Increased risk of chronic fatigue syndrome
following herpes
zoster: a population-based study
S.-Y. Tsai & T.-Y. Yang & H.-J. Chen & C.-S. Chen &
W.-M. Lin & W.-C. Shen & C.-N. Kuo & C.-H. Kao
Introduction
Chronic fatigue is associated with several viral infections, as indirectly evidenced by the existence of viral particles in patients with persistent chronic fatigue [1–4]. Chronic fatigue
syndrome (CFS) is a specific disorder accompanied by unexplainable major symptoms, such as persistent fatigue [5].
Postviral fatigue remains a possible etiology for the unexplainable symptoms of chronic fatigue, such as herpes zoster
(HZ) infection. A previous study reported that HZ infection of the peripheral ganglia might be associated with some cases of CFS, with the most likely cause of infection being a neurotropic herpes virus, particularly varicella zoster virus (VZV)
[3, 6–8]. The symptoms of CFS might be produced by infection of the peripheral ganglia, with fatigue caused by postviral infection of the autonomic ganglia as one of the possible etiologic factors of CFS [9]. VZV is known to reactivate frequently in the peripheral ganglia of previously healthy adults and cause sudden, debilitating illness, indicating that it is a likely cause of CFS [10]. Another study showed monozygotic twins discordant among CFS patients, indicating that
HZ infection elevated the odds ratio, exhibiting an approximately 2-fold risk [11, 12]. Based on the aforementioned
assumptions and evidence, we propose that HZ infection might be associated with the development of CFS. The diagnostic criteria of CFS are common, based on the 1994 Fukuda definition, which requires a person to have
severe persistent fatigue for at least 6 months, which is necessary to rule out the well-known causes of fatigue [5]. Furthermore,
four or more symptoms in addition to fatigue
(which involves clinically evaluated, unexplained, persistent, or relapsing chronic fatigue), are present, such as unusual postexertion fatigue, impaired memory or concentration, unrefreshing sleep, headache, muscle pain, joint pain, sore throat, and tender cervical nodes [13].

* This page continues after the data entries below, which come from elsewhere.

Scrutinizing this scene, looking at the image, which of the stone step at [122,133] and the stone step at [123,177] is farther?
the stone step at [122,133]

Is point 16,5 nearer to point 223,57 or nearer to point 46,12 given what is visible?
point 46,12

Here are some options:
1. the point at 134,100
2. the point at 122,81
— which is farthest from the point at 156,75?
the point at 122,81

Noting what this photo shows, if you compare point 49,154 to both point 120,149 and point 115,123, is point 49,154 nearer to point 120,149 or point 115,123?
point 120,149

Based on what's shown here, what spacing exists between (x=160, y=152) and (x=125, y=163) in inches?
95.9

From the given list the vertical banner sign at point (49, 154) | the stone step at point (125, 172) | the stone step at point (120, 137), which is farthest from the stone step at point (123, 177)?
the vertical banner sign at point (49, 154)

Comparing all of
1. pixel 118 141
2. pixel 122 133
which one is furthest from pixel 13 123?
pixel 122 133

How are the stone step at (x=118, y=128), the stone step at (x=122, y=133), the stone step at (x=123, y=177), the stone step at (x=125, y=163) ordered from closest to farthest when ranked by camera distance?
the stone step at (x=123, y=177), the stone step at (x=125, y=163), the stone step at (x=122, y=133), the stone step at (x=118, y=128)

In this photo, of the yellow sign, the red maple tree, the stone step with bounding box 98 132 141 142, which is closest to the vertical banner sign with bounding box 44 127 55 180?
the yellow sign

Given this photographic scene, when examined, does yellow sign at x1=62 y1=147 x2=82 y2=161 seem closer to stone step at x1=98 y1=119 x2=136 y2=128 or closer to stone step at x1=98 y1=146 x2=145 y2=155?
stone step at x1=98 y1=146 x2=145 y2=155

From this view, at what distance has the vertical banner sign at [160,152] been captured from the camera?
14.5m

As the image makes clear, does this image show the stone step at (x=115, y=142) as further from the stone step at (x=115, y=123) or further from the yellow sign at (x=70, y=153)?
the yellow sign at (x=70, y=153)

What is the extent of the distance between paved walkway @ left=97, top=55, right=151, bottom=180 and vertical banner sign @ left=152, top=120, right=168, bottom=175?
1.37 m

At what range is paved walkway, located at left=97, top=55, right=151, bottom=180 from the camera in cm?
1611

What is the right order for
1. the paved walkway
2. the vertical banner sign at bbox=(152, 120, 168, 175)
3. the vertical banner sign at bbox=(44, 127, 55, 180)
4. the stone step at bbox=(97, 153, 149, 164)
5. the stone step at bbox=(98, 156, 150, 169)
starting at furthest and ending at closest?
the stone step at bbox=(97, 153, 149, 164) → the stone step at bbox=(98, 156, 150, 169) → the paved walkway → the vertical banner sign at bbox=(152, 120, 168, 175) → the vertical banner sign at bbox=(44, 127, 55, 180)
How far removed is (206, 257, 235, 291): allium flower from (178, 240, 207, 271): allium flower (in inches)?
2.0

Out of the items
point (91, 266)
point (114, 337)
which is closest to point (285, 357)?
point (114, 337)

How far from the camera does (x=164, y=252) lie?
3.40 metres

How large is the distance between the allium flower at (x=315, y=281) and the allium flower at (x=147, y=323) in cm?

However, the diagnostic tools for treating CFS are still inefficient and nonspecific. According to the definition of CFS, the first step in excluding CFS is to rule out cancer and other common chronic disorders [14]. Based on the exclusion criteria, a diagnostic workflow must be obtained to preclude common systematic disorders such as multiple sclerosis [15–17], human immunodeficiency virus (HIV) infection
[18, 19], or systemic lupus erythematosus [20]. Recent studies have documented that fatigue might be associated with
postviral infection [21, 22]. We demonstrated that the risk of CFS might also be associated with HZ infection, which we propose based on the hypothesis of association between postviral neuropathy and CFS.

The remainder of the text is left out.